▶ _TASK_
No pictures are to be included when the entries below are reproduced exactly.

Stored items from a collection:

::::

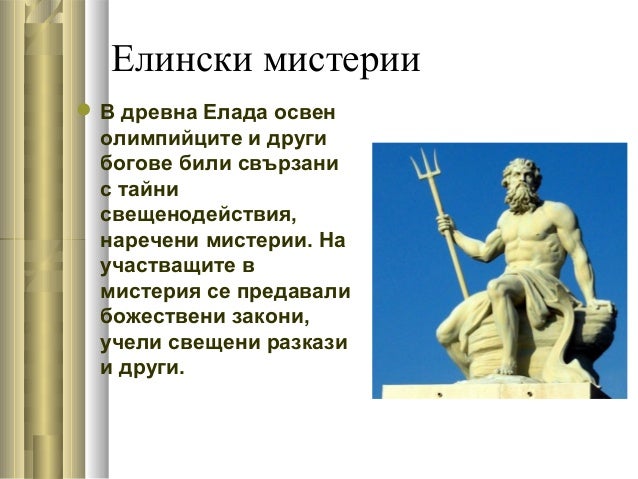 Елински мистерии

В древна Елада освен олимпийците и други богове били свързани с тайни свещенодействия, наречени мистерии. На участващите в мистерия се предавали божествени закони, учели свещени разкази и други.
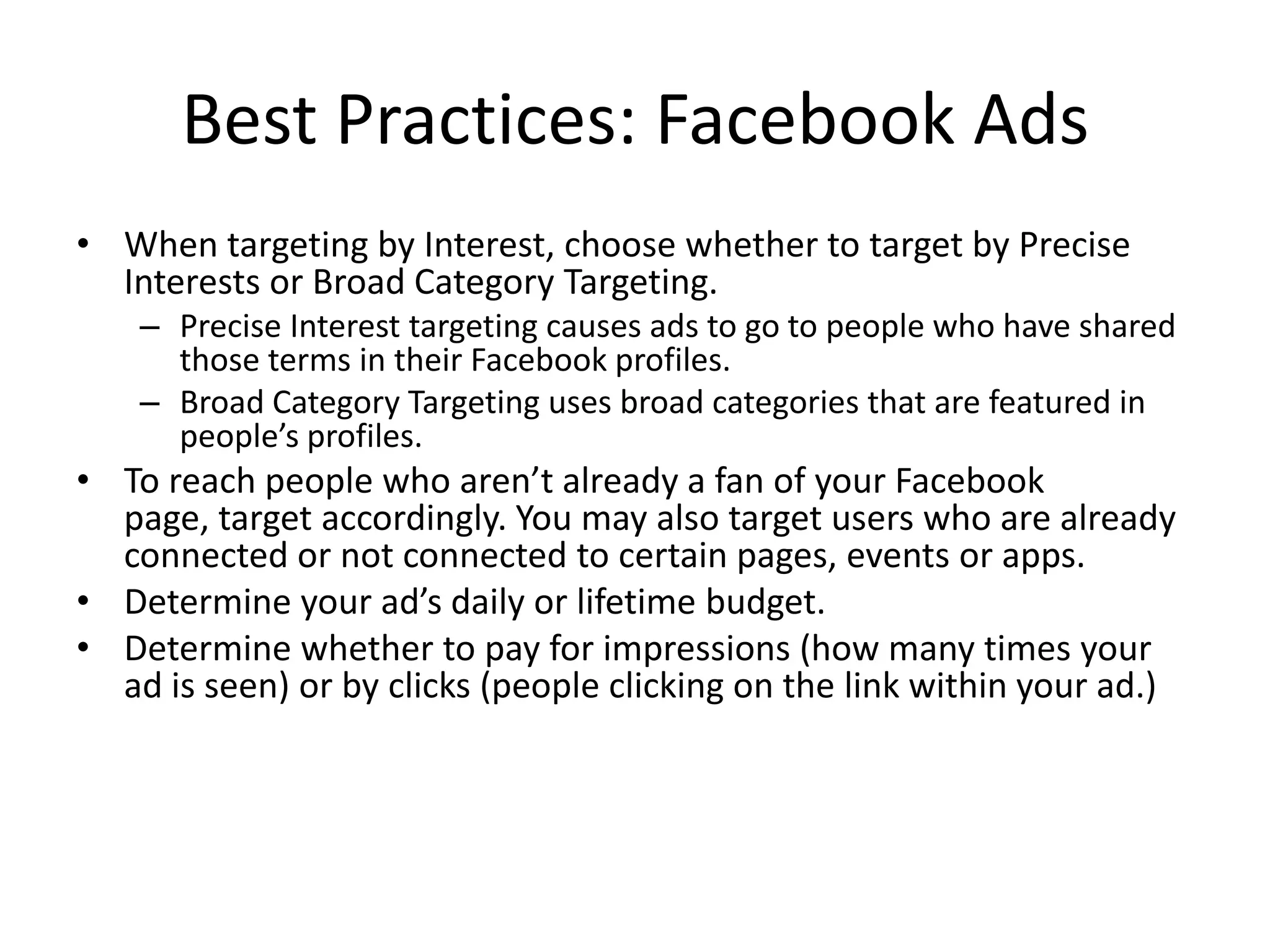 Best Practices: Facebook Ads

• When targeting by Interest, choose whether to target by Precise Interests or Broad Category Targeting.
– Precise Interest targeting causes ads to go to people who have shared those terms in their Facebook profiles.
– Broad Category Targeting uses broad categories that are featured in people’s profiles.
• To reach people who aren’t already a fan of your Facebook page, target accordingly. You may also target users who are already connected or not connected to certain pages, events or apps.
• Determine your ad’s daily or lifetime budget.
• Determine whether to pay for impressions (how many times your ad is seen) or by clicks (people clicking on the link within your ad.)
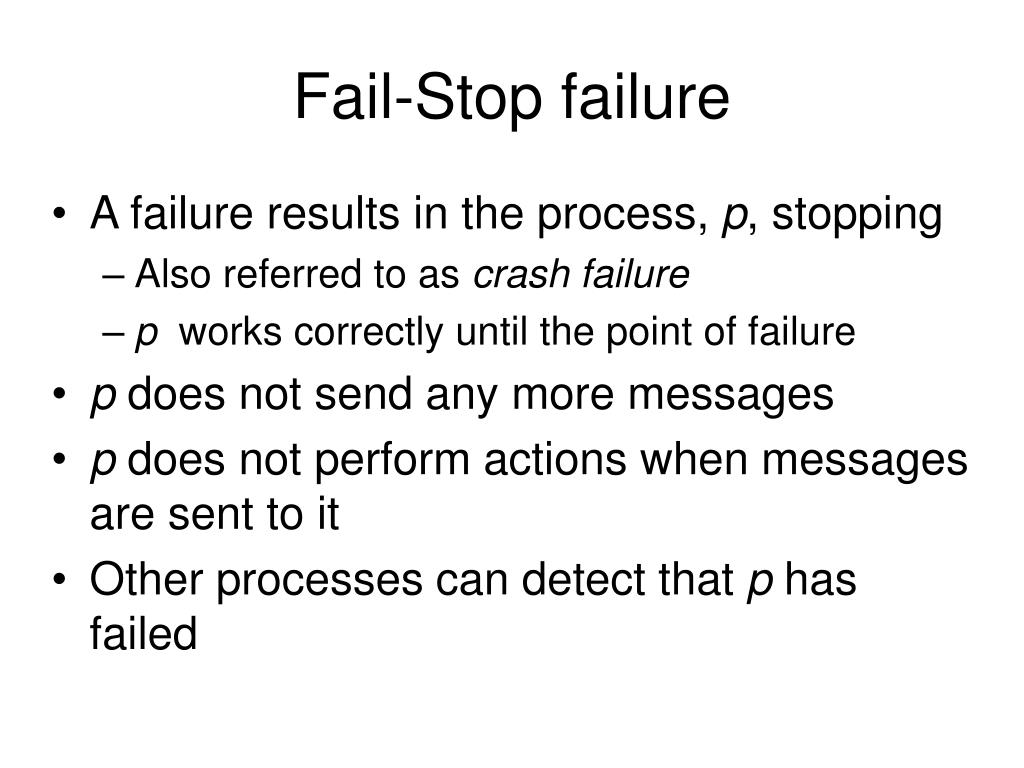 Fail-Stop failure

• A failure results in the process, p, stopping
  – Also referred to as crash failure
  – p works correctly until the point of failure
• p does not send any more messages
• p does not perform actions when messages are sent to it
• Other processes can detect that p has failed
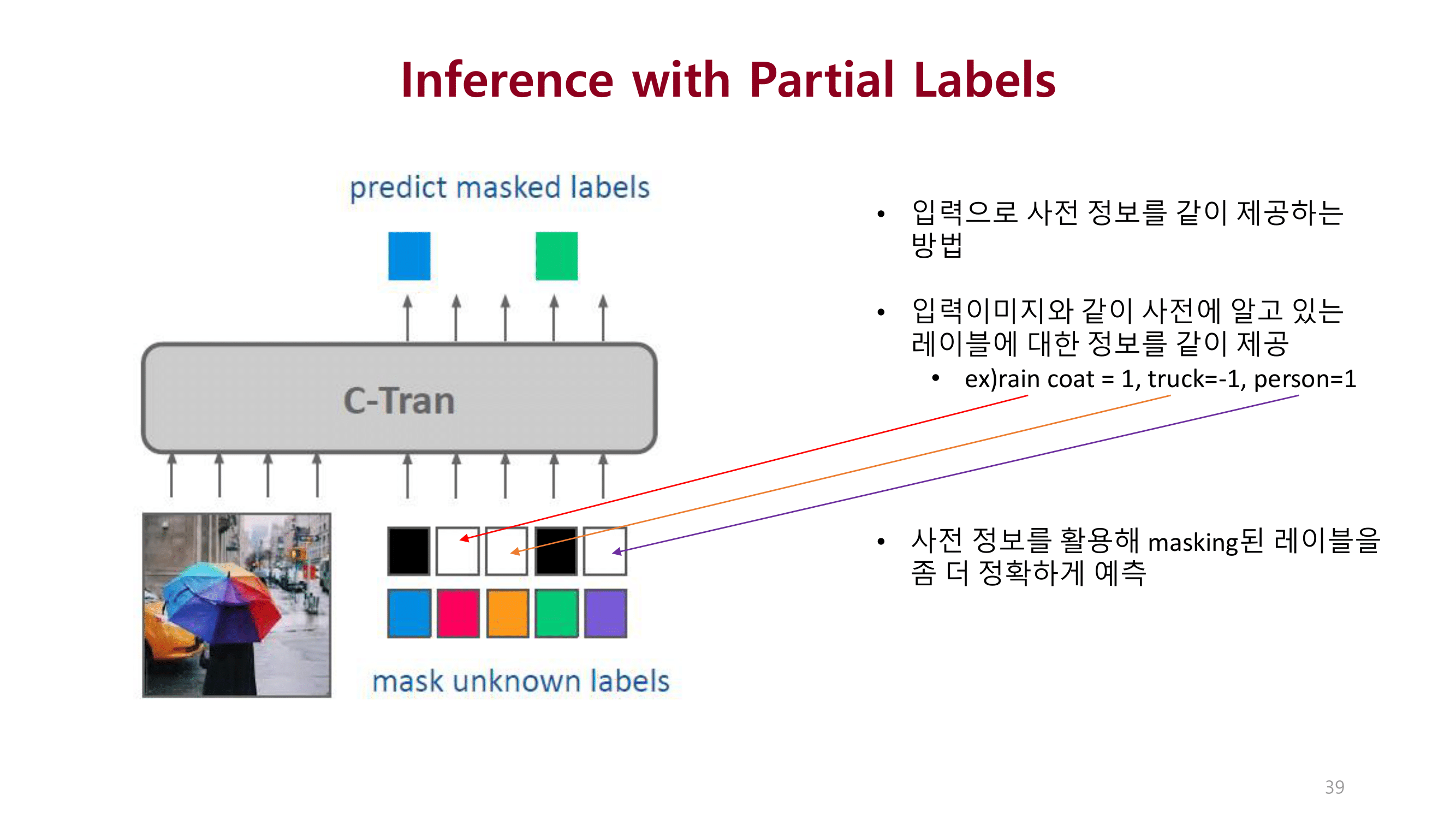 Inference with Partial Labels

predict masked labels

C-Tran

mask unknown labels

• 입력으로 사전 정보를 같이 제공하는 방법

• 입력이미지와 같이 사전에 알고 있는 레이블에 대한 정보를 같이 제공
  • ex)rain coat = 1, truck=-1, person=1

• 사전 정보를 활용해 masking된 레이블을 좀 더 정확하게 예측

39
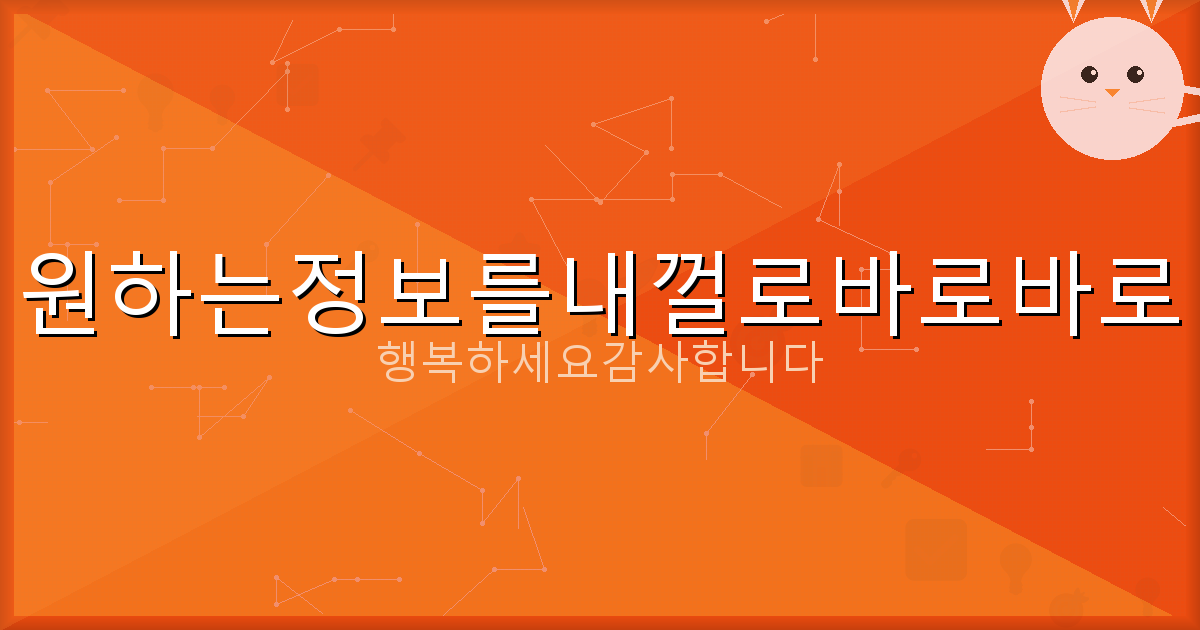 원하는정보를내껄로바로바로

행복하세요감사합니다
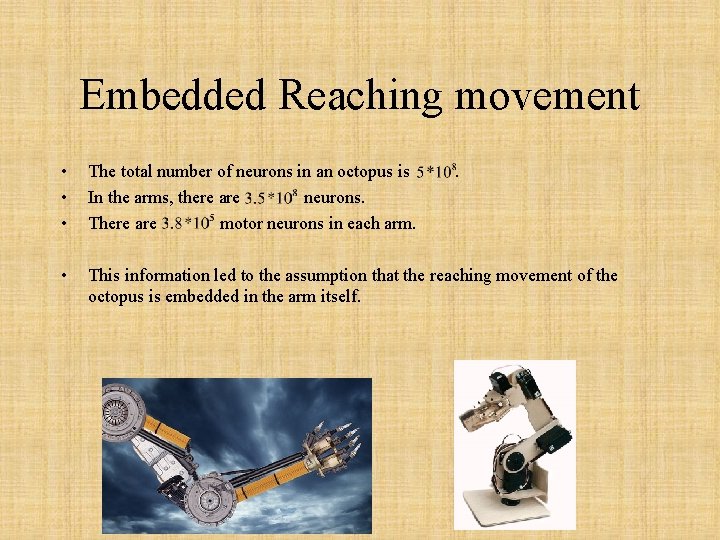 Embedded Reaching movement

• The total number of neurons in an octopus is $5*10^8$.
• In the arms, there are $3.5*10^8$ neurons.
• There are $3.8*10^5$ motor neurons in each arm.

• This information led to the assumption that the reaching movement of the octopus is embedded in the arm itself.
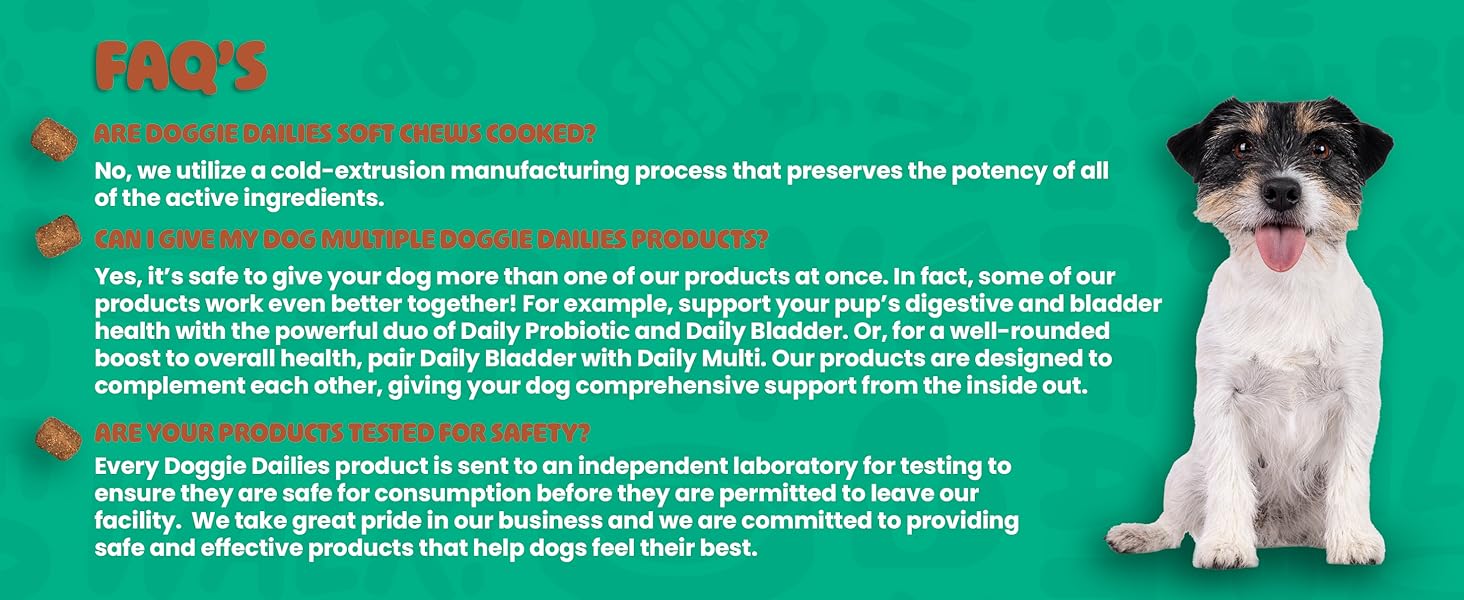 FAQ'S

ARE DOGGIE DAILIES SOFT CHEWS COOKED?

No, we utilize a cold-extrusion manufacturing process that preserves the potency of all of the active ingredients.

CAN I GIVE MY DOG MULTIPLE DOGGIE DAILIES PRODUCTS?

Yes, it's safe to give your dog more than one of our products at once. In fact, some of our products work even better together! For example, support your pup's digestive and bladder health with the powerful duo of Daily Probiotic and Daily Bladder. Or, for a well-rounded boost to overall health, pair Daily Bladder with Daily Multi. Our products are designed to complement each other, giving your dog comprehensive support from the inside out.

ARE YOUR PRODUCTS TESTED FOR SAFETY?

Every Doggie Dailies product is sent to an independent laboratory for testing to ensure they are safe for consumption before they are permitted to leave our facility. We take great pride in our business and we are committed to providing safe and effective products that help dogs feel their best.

::::

▶ _FINISHED TASK_
 Елински мистерии

В древна Елада освен олимпийците и други богове били свързани с тайни свещенодействия, наречени мистерии. На участващите в мистерия се предавали божествени закони, учели свещени разкази и други.
 Best Practices: Facebook Ads

• When targeting by Interest, choose whether to target by Precise Interests or Broad Category Targeting.
– Precise Interest targeting causes ads to go to people who have shared those terms in their Facebook profiles.
– Broad Category Targeting uses broad categories that are featured in people’s profiles.
• To reach people who aren’t already a fan of your Facebook page, target accordingly. You may also target users who are already connected or not connected to certain pages, events or apps.
• Determine your ad’s daily or lifetime budget.
• Determine whether to pay for impressions (how many times your ad is seen) or by clicks (people clicking on the link within your ad.)
 Fail-Stop failure

• A failure results in the process, p, stopping
  – Also referred to as crash failure
  – p works correctly until the point of failure
• p does not send any more messages
• p does not perform actions when messages are sent to it
• Other processes can detect that p has failed
 Inference with Partial Labels

predict masked labels

C-Tran

mask unknown labels

• 입력으로 사전 정보를 같이 제공하는 방법

• 입력이미지와 같이 사전에 알고 있는 레이블에 대한 정보를 같이 제공
  • ex)rain coat = 1, truck=-1, person=1

• 사전 정보를 활용해 masking된 레이블을 좀 더 정확하게 예측

39
 원하는정보를내껄로바로바로

행복하세요감사합니다
 Embedded Reaching movement

• The total number of neurons in an octopus is $5*10^8$.
• In the arms, there are $3.5*10^8$ neurons.
• There are $3.8*10^5$ motor neurons in each arm.

• This information led to the assumption that the reaching movement of the octopus is embedded in the arm itself.
 FAQ'S

ARE DOGGIE DAILIES SOFT CHEWS COOKED?

No, we utilize a cold-extrusion manufacturing process that preserves the potency of all of the active ingredients.

CAN I GIVE MY DOG MULTIPLE DOGGIE DAILIES PRODUCTS?

Yes, it's safe to give your dog more than one of our products at once. In fact, some of our products work even better together! For example, support your pup's digestive and bladder health with the powerful duo of Daily Probiotic and Daily Bladder. Or, for a well-rounded boost to overall health, pair Daily Bladder with Daily Multi. Our products are designed to complement each other, giving your dog comprehensive support from the inside out.

ARE YOUR PRODUCTS TESTED FOR SAFETY?

Every Doggie Dailies product is sent to an independent laboratory for testing to ensure they are safe for consumption before they are permitted to leave our facility. We take great pride in our business and we are committed to providing safe and effective products that help dogs feel their best.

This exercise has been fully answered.